Reproduce every line below verbatim, preserving each character, coordinate, and line break.

::::

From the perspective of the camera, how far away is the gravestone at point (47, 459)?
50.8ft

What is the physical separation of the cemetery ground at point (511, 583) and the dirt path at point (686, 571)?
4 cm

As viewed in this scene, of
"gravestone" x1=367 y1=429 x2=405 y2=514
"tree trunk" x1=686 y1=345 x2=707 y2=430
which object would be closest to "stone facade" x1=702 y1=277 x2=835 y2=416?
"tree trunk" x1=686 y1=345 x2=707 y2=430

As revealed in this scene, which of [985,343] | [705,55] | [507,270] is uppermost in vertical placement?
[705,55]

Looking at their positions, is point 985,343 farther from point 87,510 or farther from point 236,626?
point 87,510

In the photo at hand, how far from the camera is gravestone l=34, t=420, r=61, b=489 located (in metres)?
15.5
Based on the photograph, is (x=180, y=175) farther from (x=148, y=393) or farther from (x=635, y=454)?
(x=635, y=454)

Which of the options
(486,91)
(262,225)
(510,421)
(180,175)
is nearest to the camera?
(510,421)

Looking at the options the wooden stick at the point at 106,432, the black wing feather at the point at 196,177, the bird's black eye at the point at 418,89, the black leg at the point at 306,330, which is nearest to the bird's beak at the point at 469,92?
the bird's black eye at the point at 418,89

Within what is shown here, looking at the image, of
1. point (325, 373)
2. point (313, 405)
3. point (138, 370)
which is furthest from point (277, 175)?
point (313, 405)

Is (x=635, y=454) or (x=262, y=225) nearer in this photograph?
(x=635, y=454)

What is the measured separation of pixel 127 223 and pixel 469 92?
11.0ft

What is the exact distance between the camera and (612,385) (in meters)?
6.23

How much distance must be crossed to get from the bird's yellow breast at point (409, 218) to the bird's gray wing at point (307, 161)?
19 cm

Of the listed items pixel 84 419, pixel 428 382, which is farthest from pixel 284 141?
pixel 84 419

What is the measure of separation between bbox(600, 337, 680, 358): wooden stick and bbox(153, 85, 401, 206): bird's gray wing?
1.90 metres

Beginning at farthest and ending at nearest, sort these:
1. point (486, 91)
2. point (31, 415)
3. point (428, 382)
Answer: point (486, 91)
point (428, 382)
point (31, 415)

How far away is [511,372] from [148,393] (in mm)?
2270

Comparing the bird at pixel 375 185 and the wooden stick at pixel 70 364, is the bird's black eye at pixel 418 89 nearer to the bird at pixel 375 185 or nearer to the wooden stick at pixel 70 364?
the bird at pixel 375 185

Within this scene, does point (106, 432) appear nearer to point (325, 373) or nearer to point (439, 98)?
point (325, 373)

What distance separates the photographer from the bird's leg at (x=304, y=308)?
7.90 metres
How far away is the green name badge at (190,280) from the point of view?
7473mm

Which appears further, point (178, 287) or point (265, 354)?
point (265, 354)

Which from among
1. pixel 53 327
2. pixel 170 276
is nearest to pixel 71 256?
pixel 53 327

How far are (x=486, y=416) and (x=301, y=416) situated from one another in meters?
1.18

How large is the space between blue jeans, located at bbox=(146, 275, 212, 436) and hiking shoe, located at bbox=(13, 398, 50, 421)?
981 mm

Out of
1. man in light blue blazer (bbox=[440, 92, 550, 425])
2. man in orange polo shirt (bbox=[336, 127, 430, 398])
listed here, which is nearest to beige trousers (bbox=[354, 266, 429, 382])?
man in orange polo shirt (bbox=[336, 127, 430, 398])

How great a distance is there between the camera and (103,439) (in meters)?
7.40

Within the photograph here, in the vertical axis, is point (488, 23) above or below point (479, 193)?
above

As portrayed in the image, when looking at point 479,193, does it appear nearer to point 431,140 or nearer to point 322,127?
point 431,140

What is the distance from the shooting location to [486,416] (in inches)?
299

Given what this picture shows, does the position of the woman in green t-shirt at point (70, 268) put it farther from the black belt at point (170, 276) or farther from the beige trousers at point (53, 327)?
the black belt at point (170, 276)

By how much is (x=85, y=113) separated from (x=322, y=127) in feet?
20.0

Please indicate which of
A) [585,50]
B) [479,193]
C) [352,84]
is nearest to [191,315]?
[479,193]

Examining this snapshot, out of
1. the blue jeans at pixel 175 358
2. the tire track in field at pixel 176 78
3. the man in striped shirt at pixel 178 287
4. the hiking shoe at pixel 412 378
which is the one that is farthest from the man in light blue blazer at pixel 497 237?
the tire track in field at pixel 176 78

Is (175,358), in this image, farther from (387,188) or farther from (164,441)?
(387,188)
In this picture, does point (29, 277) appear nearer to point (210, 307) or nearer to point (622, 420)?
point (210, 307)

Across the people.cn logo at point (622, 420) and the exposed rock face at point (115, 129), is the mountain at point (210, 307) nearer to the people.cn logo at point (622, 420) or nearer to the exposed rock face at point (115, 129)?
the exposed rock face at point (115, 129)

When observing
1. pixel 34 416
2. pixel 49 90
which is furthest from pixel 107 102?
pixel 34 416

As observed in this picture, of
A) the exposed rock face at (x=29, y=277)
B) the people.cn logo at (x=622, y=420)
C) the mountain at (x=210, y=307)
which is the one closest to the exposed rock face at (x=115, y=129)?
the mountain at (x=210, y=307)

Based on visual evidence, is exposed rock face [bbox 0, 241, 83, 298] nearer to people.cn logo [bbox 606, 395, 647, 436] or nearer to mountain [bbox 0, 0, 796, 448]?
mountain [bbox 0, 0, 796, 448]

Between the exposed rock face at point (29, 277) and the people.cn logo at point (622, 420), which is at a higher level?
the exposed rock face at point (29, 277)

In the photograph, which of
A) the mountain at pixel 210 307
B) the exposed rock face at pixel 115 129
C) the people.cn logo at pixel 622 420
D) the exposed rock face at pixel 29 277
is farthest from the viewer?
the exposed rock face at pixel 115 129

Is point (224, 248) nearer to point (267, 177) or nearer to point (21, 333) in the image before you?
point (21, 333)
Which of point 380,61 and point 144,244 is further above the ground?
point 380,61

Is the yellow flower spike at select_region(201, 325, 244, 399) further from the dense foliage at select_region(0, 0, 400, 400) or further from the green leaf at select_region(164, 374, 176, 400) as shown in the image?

::::

# Solution to the problem:
From the perspective of the camera, how far away is the gravestone at point (47, 459)?
50.8ft

What is the physical separation of the cemetery ground at point (511, 583) and the dirt path at point (686, 571)?
4 cm

As viewed in this scene, of
"gravestone" x1=367 y1=429 x2=405 y2=514
"tree trunk" x1=686 y1=345 x2=707 y2=430
which object would be closest to "stone facade" x1=702 y1=277 x2=835 y2=416?
"tree trunk" x1=686 y1=345 x2=707 y2=430

As revealed in this scene, which of [985,343] | [705,55] | [507,270] is uppermost in vertical placement?
[705,55]

Looking at their positions, is point 985,343 farther from point 87,510 or farther from point 236,626?
point 87,510

In the photo at hand, how far from the camera is gravestone l=34, t=420, r=61, b=489 located (in metres)?
15.5
Based on the photograph, is (x=180, y=175) farther from (x=148, y=393) or farther from (x=635, y=454)?
(x=635, y=454)

Which of the options
(486,91)
(262,225)
(510,421)
(180,175)
is nearest to the camera?
(510,421)

Looking at the options the wooden stick at the point at 106,432, the black wing feather at the point at 196,177, the bird's black eye at the point at 418,89, the black leg at the point at 306,330, which is nearest to the bird's beak at the point at 469,92?
the bird's black eye at the point at 418,89

Within what is shown here, looking at the image, of
1. point (325, 373)
2. point (313, 405)
3. point (138, 370)
which is furthest from point (277, 175)?
point (313, 405)

Is (x=635, y=454) or (x=262, y=225) nearer in this photograph?
(x=635, y=454)

What is the measured separation of pixel 127 223 and pixel 469 92?
11.0ft

What is the exact distance between the camera and (612,385) (in meters)?
6.23

How much distance must be crossed to get from the bird's yellow breast at point (409, 218) to the bird's gray wing at point (307, 161)?
19 cm

Of the listed items pixel 84 419, pixel 428 382, which is farthest from pixel 284 141?
pixel 84 419

What is the measure of separation between bbox(600, 337, 680, 358): wooden stick and bbox(153, 85, 401, 206): bird's gray wing?
1.90 metres

Beginning at farthest and ending at nearest, sort these:
1. point (486, 91)
2. point (31, 415)
3. point (428, 382)
Answer: point (486, 91)
point (428, 382)
point (31, 415)

How far away is [511,372] from [148,393] (in mm)?
2270

Comparing the bird at pixel 375 185 and the wooden stick at pixel 70 364, is the bird's black eye at pixel 418 89 nearer to the bird at pixel 375 185 or nearer to the wooden stick at pixel 70 364?
the bird at pixel 375 185

Within this scene, does point (106, 432) appear nearer to point (325, 373) or nearer to point (439, 98)?
point (325, 373)

What distance separates the photographer from the bird's leg at (x=304, y=308)?
7.90 metres
How far away is the green name badge at (190,280) from the point of view?
7473mm

Which appears further, point (178, 287) or point (265, 354)?
point (265, 354)

Which from among
1. pixel 53 327
2. pixel 170 276
is nearest to pixel 71 256?
pixel 53 327

How far are (x=486, y=416) and (x=301, y=416) situated from one another in meters?
1.18

How large is the space between blue jeans, located at bbox=(146, 275, 212, 436) and hiking shoe, located at bbox=(13, 398, 50, 421)?
981 mm

Out of
1. man in light blue blazer (bbox=[440, 92, 550, 425])
2. man in orange polo shirt (bbox=[336, 127, 430, 398])
listed here, which is nearest to beige trousers (bbox=[354, 266, 429, 382])?
man in orange polo shirt (bbox=[336, 127, 430, 398])

How great a distance is there between the camera and (103,439) (in meters)?
7.40

Within the photograph here, in the vertical axis, is point (488, 23) above or below point (479, 193)?
above

As portrayed in the image, when looking at point 479,193, does it appear nearer to point 431,140 or nearer to point 322,127?
point 431,140

What is the distance from the shooting location to [486,416] (in inches)?
299

Given what this picture shows, does the position of the woman in green t-shirt at point (70, 268) put it farther from the black belt at point (170, 276) or farther from the beige trousers at point (53, 327)?
the black belt at point (170, 276)

By how much is (x=85, y=113) separated from (x=322, y=127) in feet?
20.0

Please indicate which of
A) [585,50]
B) [479,193]
C) [352,84]
is nearest to [191,315]?
[479,193]

Examining this snapshot, out of
1. the blue jeans at pixel 175 358
2. the tire track in field at pixel 176 78
3. the man in striped shirt at pixel 178 287
4. the hiking shoe at pixel 412 378
which is the one that is farthest from the man in light blue blazer at pixel 497 237?
the tire track in field at pixel 176 78

Is (175,358), in this image, farther from (387,188) or farther from (164,441)?
(387,188)
In this picture, does point (29, 277) appear nearer to point (210, 307) or nearer to point (622, 420)?
point (210, 307)

Across the people.cn logo at point (622, 420) and the exposed rock face at point (115, 129), is the mountain at point (210, 307) nearer to the people.cn logo at point (622, 420) or nearer to the exposed rock face at point (115, 129)?
the exposed rock face at point (115, 129)

When observing
1. pixel 34 416
2. pixel 49 90
which is furthest from pixel 107 102?
pixel 34 416

As observed in this picture, of
A) the exposed rock face at (x=29, y=277)
B) the people.cn logo at (x=622, y=420)
C) the mountain at (x=210, y=307)
which is the one closest to the exposed rock face at (x=115, y=129)?
the mountain at (x=210, y=307)

Based on visual evidence, is exposed rock face [bbox 0, 241, 83, 298] nearer to people.cn logo [bbox 606, 395, 647, 436] or nearer to mountain [bbox 0, 0, 796, 448]?
mountain [bbox 0, 0, 796, 448]

Between the exposed rock face at point (29, 277) and the people.cn logo at point (622, 420), which is at a higher level?
the exposed rock face at point (29, 277)

In the photograph, which of
A) the mountain at pixel 210 307
B) the exposed rock face at pixel 115 129
C) the people.cn logo at pixel 622 420
D) the exposed rock face at pixel 29 277
is farthest from the viewer?
the exposed rock face at pixel 115 129

Is point (224, 248) nearer to point (267, 177) or nearer to point (21, 333) in the image before you?
point (21, 333)
Which of point 380,61 and point 144,244 is further above the ground?
point 380,61

Is the yellow flower spike at select_region(201, 325, 244, 399) further from the dense foliage at select_region(0, 0, 400, 400) or further from the green leaf at select_region(164, 374, 176, 400) as shown in the image?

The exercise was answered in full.